Stop loss orders are essential part of leveraged Forex trading, where the risk of margin call is significant. Manual trading without stops is of course possible, but it requires constant monitoring. For automated trading, stop loss orders are evidently a must.
Here we will discuss some ideas how stop loss orders can be optimized in an automated Forex trading algorithm. We will suggest market adaptation of the stop loss orders position based on our pivot point detection algorithm.
Our trading algorithm sets stop loss orders the next tick after positions opening, and then moves these stops in a trailing manner, securing the profit.
The screenshot below shows the very beginning of the test for the April, 24, 2105. In this baseline testing example, take profit value was set to 8 pips. Also stop loss orders were placed at a 8 pips distance from the trade, and were trailing market in the same increments.
The first position opened was a short. We see that this sell order was closed profitably (leftmost green line). Few ticks after, the algorithm placed another sell order, which was a loser (leftmost right line). The stop loss oder was triggered almost immediately as the market continued higher.
The question is whether we would be better off setting the stop threshold looser? At least we could have the first position stay open longer, as we see that eventually market peaked and went down. And then we wouldn’t have the second loser trade at all.
On the other hand, with tighter stop, we had losses on the second trade, but then a new short position was opened very soon. And it turned out a success.
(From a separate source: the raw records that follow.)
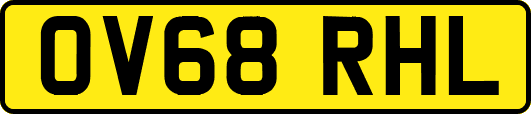 OV68RHL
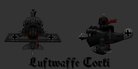  Corki : Luftwaffe Corki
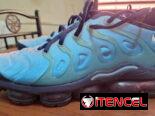 Vendo tennis nike Vapormax plus No.44 originales poco uso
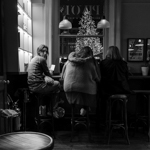 Van op straat naar in de boomhut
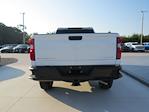 New 2025 Chevrolet Silverado 2500 Custom Crew Cab 4WD Pickup for sale #30000 - photo 4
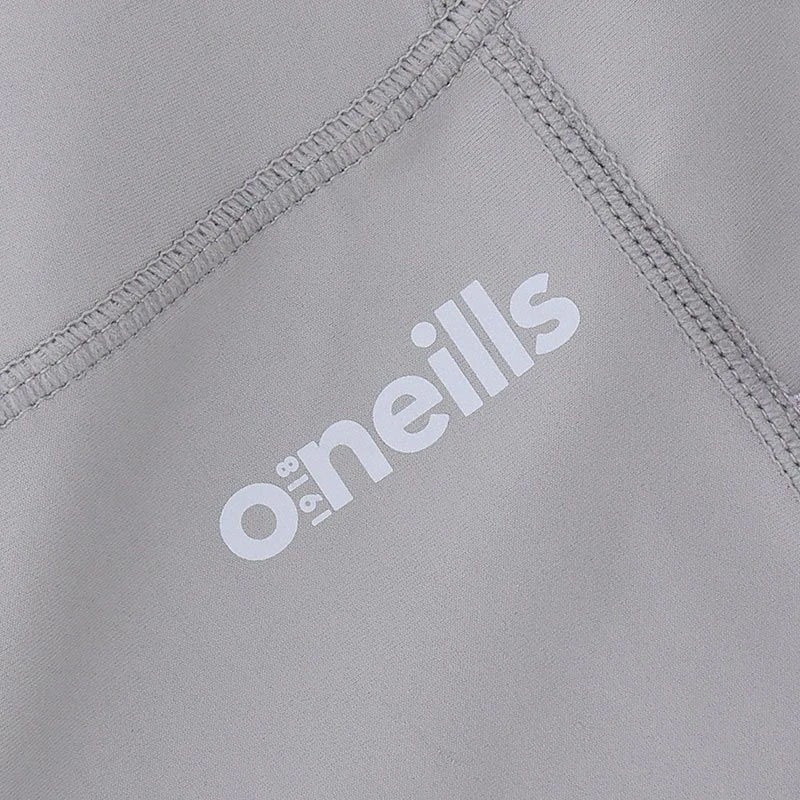 Women's Ariana 7/8 Leggings Dark Grey - Image 5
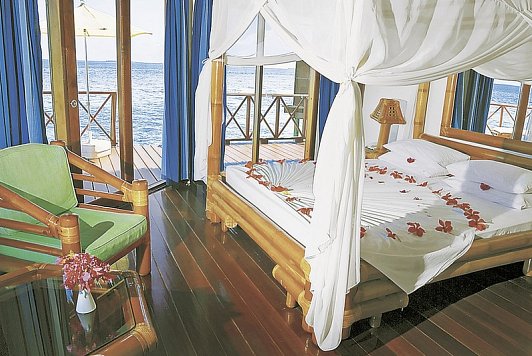 Thulhagiri Island Resort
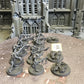 10x Warriors + Scarab Swarms #369 Necrons Warhammer 40k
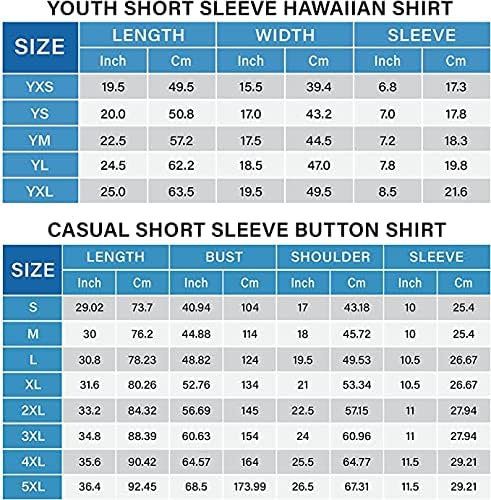 Vista 7 de Mooley Divertida camisa hawaiana con botones de pie grande y manga corta para vacaciones de verano, playa, tropical, Bigfoot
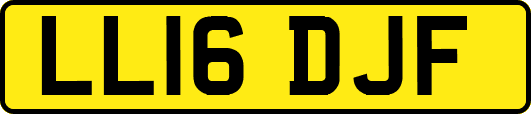 LL16DJF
You can see the stop loss order was trailed 5 times before it was triggered. The position yielded about 30 pips of profit.
Let’s see the test results for the looser stops.
Stop Loss Orders Set Further From Market
Looser stops might be justified for trades with low leverage or without it. To simulate it, we increased the threshold for triggering stop loss orders. In the example above, we set it to 20 pips instead of 8.
As expected, the first position was closed much later than for the tighter stop value. And we avoided placing the second (loser) sell order.
However, this didn’t increase our profit. As seen on the screenshot above, the looser stop loss order was also triggered later (green line) so the profit potential was used only slightly.
This simple example brings us to the conclusion that the algorithm must use some logic to modify stop loss orders and also adjust to the market situation.
Stop Loss Orders Modification Algorithm
First of all, it appears we should differentiate between the cases of initial placement of a stop loss order and the case of its trailing. If looser stops are acceptable as such (e.g. no leverage), then it might make sense to wait longer for testing the market entry decision.
But when the position becomes profitable, the stop loss order should be moved closer to the market. And even closer for each subsequent move. This will secure more profit when the market reverses.
Moreover, while moving the stops, we can make the distance between the stop and the market proportional to the size of the preceding market’s advance. In other words, the faster-moving is the market, the slower we can afford to approach it.
If a stop loss order is triggered during a counter-trend movement, it’s the trading algorithm’s task to re-enter the market.
On the screenshot below you see the same market data with detected peaks (red dots) and bottoms (blue dots).
The accuracy of the detection might not look ideal, but keep in mind that it was performed in real time! Meaning that for each detected extreme, only the market data that was available prior to that time, was used. And also note that the market data plotted is smoothened for better readability. Whereas the detection has to use real-time quotes that might fluctuate quite a lot.
However imperfect, these signals are good enough for our purposes of modifying the stop loss orders. So, e.g. for the looser stop, if we used the bottom signals, we could have 2 of them around the very bottom and could have fixed almost maximum possible profit. See the 2 blue dots to the right of the black vertical cursor line in the middle.